In [None]:
import pandas as pd
import numpy as np

from math import exp, sqrt, pi, log
from operator import itemgetter

from sklearn.model_selection import train_test_split
from sklearn import svm
from sklearn.ensemble import RandomForestClassifier

In [8]:
def prepare_text_english(data):

    data_desc_title = data[['description', 'title']]

    data_desc_title_ls = data_desc_title.values.tolist()



    ##### tokenization, casefolding#####

    import nltk

    nltk.download('punkt', quiet=True)



    from nltk.tokenize import word_tokenize

    tokenized = []

    for data in data_desc_title_ls:

        tokenized_desc = word_tokenize(data[0].lower())

        tokenized_title = word_tokenize(data[1].lower())

        tokenized.append([tokenized_desc, tokenized_title])



    ###### normalization, lemmatization,and removing punctuation marks########

    import nltk

    nltk.download('wordnet', quiet=True)

    import nltk

    nltk.download('averaged_perceptron_tagger', quiet=True)

    nltk.download("punkt", quiet=True)



    from nltk.stem import WordNetLemmatizer



    lemmatizer = WordNetLemmatizer()

    from nltk.corpus import wordnet



    def get_wordnet_pos(word):

        """Map POS tag to first character lemmatize() accepts"""

        tag = nltk.pos_tag([word])[0][1][0].upper()
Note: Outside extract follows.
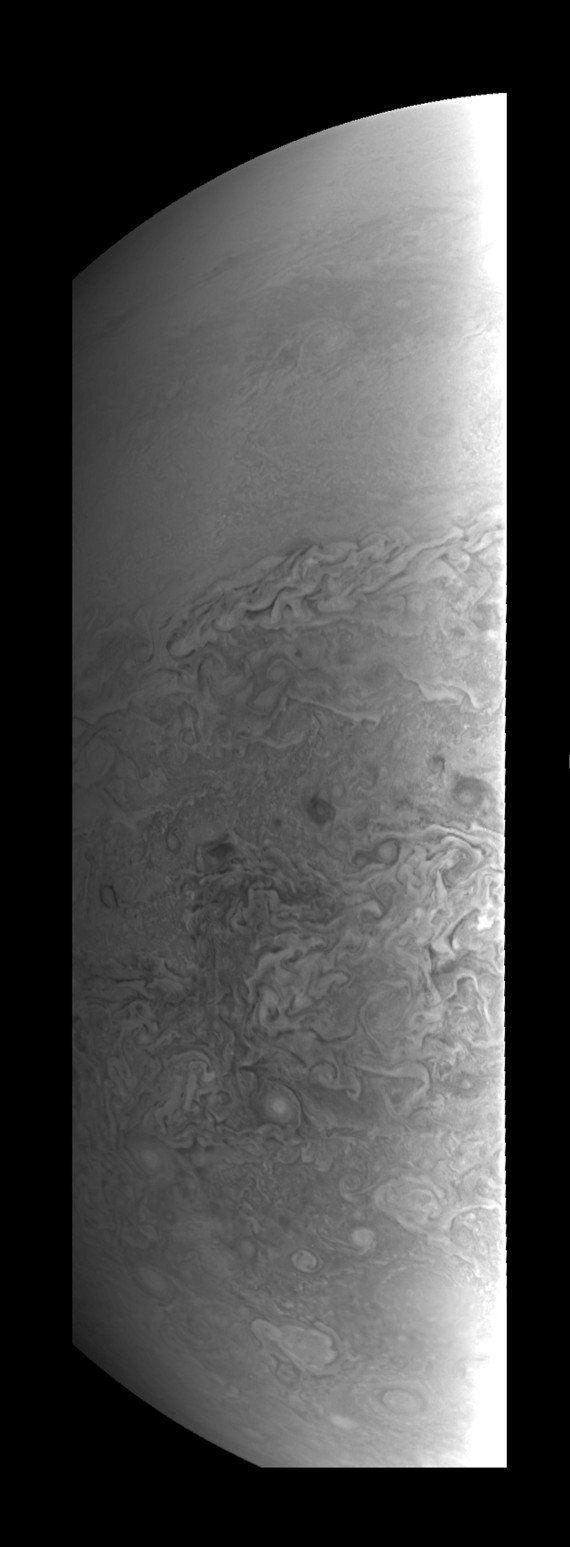 La Nasa dévoile des images en haute définition de Jupiter prises par la sonde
        tag_dict = {"J": wordnet.ADJ,

                    "N": wordnet.NOUN,

                    "V": wordnet.VERB,

                    "R": wordnet.ADV}



        return tag_dict.get(tag, wordnet.NOUN)



    lemmatizer = WordNetLemmatizer()



    tokenized_lemmatized = []

    for data in tokenized:

        lemmatized_tokenized_desc = []

        for word in data[0]:

            lemmatized_tokenized_desc.append(lemmatizer.lemmatize(word, get_wordnet_pos(word)))
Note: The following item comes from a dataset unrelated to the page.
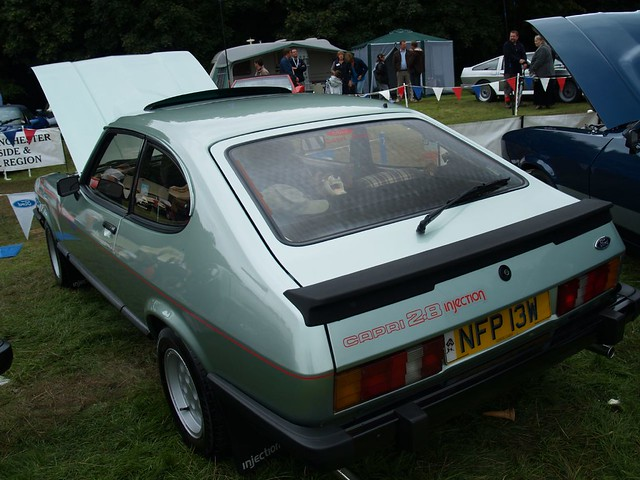 1980 Ford Sports Cars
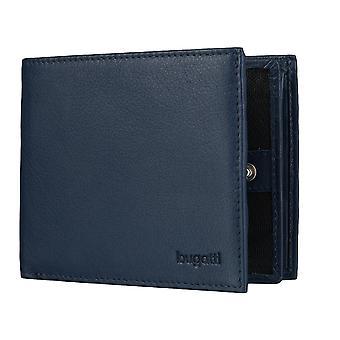 Bugatti Sempre wallet mens wallet purse blue 4126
        lemmatized_tokenized_desc = [word for word in lemmatized_tokenized_desc if word.isalnum()]



        lemmatized_tokenized_title = []

        for word in data[1]:

            lemmatized_tokenized_title.append(lemmatizer.lemmatize(word, get_wordnet_pos(word)))



        lemmatized_tokenized_title = [word for word in lemmatized_tokenized_title if word.isalnum()]
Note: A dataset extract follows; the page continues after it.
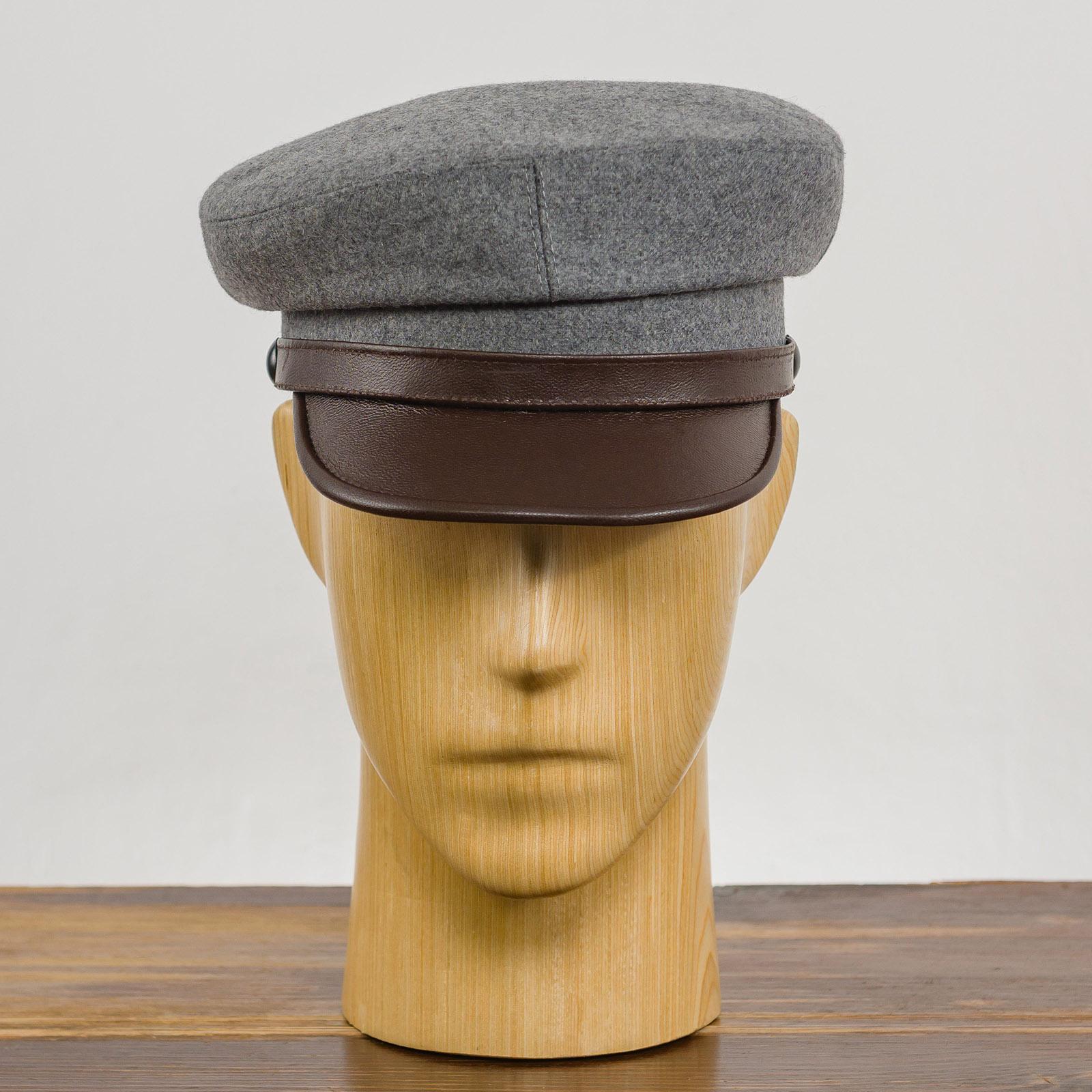 Maciejowka model 4 - Mütze mit schirm, kappe männer, trendige mützen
        tokenized_lemmatized.append([lemmatized_tokenized_desc, lemmatized_tokenized_title])

    return tokenized_lemmatized





def remove_stop_words_english(tokenized_lemmatized):

    ######stop words#######

    list_of_words_frequency = []

    for data in tokenized_lemmatized:

        for word in data[0]:

            if (word not in [i[0] for i in list_of_words_frequency]):

                list_of_words_frequency.append([word, 1])

            else:

                list_of_words_frequency[[i[0] for i in list_of_words_frequency].index(word)][1] += 1

        for word in data[1]:

            if (word not in [i[0] for i in list_of_words_frequency]):

                list_of_words_frequency.append([word, 1])

            else:

                list_of_words_frequency[[i[0] for i in list_of_words_frequency].index(word)][1] += 1



    list_of_words_frequency = sorted(list_of_words_frequency, key=lambda l: l[1], reverse=True)



    number_of_stop_words = 10

    stop_words = [i[0] for i in list_of_words_frequency][:number_of_stop_words]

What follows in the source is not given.